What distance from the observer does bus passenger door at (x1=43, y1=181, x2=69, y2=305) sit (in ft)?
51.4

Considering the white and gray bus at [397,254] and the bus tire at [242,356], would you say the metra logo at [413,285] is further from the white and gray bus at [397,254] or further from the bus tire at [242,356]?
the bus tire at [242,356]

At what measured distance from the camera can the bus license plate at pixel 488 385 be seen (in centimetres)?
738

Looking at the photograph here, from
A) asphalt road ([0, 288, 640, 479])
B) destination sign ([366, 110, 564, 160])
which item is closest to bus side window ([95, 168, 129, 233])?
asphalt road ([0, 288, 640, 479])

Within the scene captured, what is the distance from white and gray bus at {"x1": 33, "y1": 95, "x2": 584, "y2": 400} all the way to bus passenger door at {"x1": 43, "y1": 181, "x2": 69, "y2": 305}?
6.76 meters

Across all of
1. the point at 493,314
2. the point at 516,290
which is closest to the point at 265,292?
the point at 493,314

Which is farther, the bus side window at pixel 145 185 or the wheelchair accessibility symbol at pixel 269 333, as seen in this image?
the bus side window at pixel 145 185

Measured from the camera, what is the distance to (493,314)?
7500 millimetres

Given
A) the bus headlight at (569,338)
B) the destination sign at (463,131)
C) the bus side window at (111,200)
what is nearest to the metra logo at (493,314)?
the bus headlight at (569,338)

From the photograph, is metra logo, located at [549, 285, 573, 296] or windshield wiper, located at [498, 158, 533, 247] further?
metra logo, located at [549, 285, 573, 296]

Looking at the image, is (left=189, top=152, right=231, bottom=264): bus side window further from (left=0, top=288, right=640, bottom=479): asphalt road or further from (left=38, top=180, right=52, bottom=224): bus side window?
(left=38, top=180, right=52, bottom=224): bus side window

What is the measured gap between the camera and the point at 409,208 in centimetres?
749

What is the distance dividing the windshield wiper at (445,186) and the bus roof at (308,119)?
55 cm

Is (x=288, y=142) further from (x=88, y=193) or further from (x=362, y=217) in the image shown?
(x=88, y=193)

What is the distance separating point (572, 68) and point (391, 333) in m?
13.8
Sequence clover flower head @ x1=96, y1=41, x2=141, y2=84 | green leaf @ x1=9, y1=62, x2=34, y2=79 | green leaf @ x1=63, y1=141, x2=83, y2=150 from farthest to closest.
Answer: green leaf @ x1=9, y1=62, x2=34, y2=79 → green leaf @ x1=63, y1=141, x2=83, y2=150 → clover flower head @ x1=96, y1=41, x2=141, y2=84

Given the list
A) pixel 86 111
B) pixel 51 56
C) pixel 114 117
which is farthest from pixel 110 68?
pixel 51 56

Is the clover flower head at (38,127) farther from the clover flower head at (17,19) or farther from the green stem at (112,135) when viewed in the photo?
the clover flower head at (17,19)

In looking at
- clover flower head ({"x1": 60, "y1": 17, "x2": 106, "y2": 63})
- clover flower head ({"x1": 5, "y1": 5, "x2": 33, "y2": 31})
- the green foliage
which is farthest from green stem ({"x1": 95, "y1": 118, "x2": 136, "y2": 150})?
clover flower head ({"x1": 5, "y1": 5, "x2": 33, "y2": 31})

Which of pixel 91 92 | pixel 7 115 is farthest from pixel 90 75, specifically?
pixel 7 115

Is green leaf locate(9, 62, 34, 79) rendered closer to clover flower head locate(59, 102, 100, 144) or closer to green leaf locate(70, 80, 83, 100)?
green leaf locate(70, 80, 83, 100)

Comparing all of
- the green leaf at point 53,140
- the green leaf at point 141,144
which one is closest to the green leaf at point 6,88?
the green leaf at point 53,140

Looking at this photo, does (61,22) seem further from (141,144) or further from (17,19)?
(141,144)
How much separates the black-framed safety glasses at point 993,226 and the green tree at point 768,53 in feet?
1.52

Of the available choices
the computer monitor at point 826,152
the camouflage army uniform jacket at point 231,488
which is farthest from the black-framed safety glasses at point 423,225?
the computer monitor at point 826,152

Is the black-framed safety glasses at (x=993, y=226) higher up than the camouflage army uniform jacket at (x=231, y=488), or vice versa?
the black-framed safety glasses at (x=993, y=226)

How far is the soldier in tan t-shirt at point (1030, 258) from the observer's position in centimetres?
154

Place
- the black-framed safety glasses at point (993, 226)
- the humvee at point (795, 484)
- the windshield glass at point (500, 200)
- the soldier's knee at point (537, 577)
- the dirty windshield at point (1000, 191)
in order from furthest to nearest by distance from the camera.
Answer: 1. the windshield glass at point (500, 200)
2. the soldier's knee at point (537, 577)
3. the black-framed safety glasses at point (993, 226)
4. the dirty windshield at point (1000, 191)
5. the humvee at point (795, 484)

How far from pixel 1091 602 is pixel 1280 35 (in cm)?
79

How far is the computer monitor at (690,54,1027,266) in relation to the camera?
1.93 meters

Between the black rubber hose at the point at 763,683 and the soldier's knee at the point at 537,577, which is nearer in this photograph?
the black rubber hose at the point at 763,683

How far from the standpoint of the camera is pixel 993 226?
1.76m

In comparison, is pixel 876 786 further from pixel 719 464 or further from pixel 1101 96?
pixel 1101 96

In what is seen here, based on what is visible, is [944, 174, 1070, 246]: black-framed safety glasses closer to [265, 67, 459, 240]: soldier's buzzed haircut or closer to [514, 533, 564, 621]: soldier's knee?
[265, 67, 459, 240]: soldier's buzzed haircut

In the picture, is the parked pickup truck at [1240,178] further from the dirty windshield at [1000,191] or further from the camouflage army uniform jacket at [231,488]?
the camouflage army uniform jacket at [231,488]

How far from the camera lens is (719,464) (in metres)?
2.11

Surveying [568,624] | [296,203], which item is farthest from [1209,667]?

+-------+

Edit all of the items above so that each "destination sign" reads "route sign", and leave every other word unchanged.

## [Completed exercise]
What distance from the observer does bus passenger door at (x1=43, y1=181, x2=69, y2=305) sit (in ft)?
51.4

Considering the white and gray bus at [397,254] and the bus tire at [242,356], would you say the metra logo at [413,285] is further from the white and gray bus at [397,254] or further from the bus tire at [242,356]?
the bus tire at [242,356]

At what measured distance from the camera can the bus license plate at pixel 488 385 be seen (in centimetres)?
738

Looking at the photograph here, from
A) asphalt road ([0, 288, 640, 479])
B) route sign ([366, 110, 564, 160])
which item is closest to bus side window ([95, 168, 129, 233])?
asphalt road ([0, 288, 640, 479])

Within the scene captured, what is the distance from white and gray bus at {"x1": 33, "y1": 95, "x2": 584, "y2": 400} all the way to bus passenger door at {"x1": 43, "y1": 181, "x2": 69, "y2": 305}?
6.76 meters

Across all of
1. the point at 493,314
2. the point at 516,290
which is closest to the point at 265,292?
the point at 493,314

Which is farther, the bus side window at pixel 145 185 or the wheelchair accessibility symbol at pixel 269 333, as seen in this image?
the bus side window at pixel 145 185

Measured from the camera, what is the distance to (493,314)?
7500 millimetres

Given
A) the bus headlight at (569,338)
B) the route sign at (463,131)
C) the bus side window at (111,200)
what is nearest to the metra logo at (493,314)?
the bus headlight at (569,338)

From the photograph, is metra logo, located at [549, 285, 573, 296] or windshield wiper, located at [498, 158, 533, 247] further?
metra logo, located at [549, 285, 573, 296]

Looking at the image, is (left=189, top=152, right=231, bottom=264): bus side window further from (left=0, top=288, right=640, bottom=479): asphalt road or further from (left=38, top=180, right=52, bottom=224): bus side window?
(left=38, top=180, right=52, bottom=224): bus side window

What is the measured gap between the camera and the point at 409,208 in centimetres?
749

What is the distance dividing the windshield wiper at (445,186) and the bus roof at (308,119)?
55 cm

Is (x=288, y=142) further from (x=88, y=193) or further from (x=362, y=217) in the image shown?
(x=88, y=193)

What is the distance separating point (572, 68) and point (391, 333) in m?
13.8
Sequence clover flower head @ x1=96, y1=41, x2=141, y2=84 | green leaf @ x1=9, y1=62, x2=34, y2=79 | green leaf @ x1=63, y1=141, x2=83, y2=150 from farthest to closest.
Answer: green leaf @ x1=9, y1=62, x2=34, y2=79 → green leaf @ x1=63, y1=141, x2=83, y2=150 → clover flower head @ x1=96, y1=41, x2=141, y2=84

Given the list
A) pixel 86 111
B) pixel 51 56
C) pixel 114 117
which is farthest from pixel 110 68?
pixel 51 56

Is the clover flower head at (38,127) farther from the clover flower head at (17,19) or farther from the green stem at (112,135) when viewed in the photo?
the clover flower head at (17,19)

In looking at
- clover flower head ({"x1": 60, "y1": 17, "x2": 106, "y2": 63})
- clover flower head ({"x1": 5, "y1": 5, "x2": 33, "y2": 31})
- the green foliage
which is farthest from green stem ({"x1": 95, "y1": 118, "x2": 136, "y2": 150})?
clover flower head ({"x1": 5, "y1": 5, "x2": 33, "y2": 31})

Which of pixel 91 92 | pixel 7 115 is farthest from pixel 90 75, specifically?
pixel 7 115

Is green leaf locate(9, 62, 34, 79) rendered closer to clover flower head locate(59, 102, 100, 144) or closer to green leaf locate(70, 80, 83, 100)?
green leaf locate(70, 80, 83, 100)

Comparing all of
- the green leaf at point 53,140
- the green leaf at point 141,144
which one is closest to the green leaf at point 6,88?
the green leaf at point 53,140

Looking at this photo, does (61,22) seem further from (141,144) or further from (17,19)?
(141,144)
How much separates the black-framed safety glasses at point 993,226 and the green tree at point 768,53 in feet?
1.52

Of the available choices
the computer monitor at point 826,152
the camouflage army uniform jacket at point 231,488
which is farthest from the black-framed safety glasses at point 423,225?
the computer monitor at point 826,152

Is the black-framed safety glasses at (x=993, y=226) higher up than the camouflage army uniform jacket at (x=231, y=488), or vice versa?
the black-framed safety glasses at (x=993, y=226)

How far is the soldier in tan t-shirt at point (1030, 258) from the observer's position in centimetres?
154

Place
- the black-framed safety glasses at point (993, 226)
- the humvee at point (795, 484)
- the windshield glass at point (500, 200)
- the soldier's knee at point (537, 577)
- the dirty windshield at point (1000, 191)
in order from furthest to nearest by distance from the camera.
Answer: 1. the windshield glass at point (500, 200)
2. the soldier's knee at point (537, 577)
3. the black-framed safety glasses at point (993, 226)
4. the dirty windshield at point (1000, 191)
5. the humvee at point (795, 484)

How far from pixel 1091 602 is pixel 1280 35 (in cm)?
79

How far is the computer monitor at (690,54,1027,266) in relation to the camera?
1.93 meters

Between the black rubber hose at the point at 763,683 and the soldier's knee at the point at 537,577, which is nearer in this photograph?
the black rubber hose at the point at 763,683

How far from the standpoint of the camera is pixel 993 226?
1.76m

In comparison, is pixel 876 786 further from pixel 719 464 or further from pixel 1101 96?
pixel 1101 96

In what is seen here, based on what is visible, is [944, 174, 1070, 246]: black-framed safety glasses closer to [265, 67, 459, 240]: soldier's buzzed haircut or closer to [514, 533, 564, 621]: soldier's knee?
[265, 67, 459, 240]: soldier's buzzed haircut

In the picture, is the parked pickup truck at [1240,178] further from the dirty windshield at [1000,191] or further from the camouflage army uniform jacket at [231,488]?
the camouflage army uniform jacket at [231,488]

How far from the camera lens is (719,464) (in metres)?
2.11

Surveying [568,624] | [296,203], which item is farthest from [1209,667]?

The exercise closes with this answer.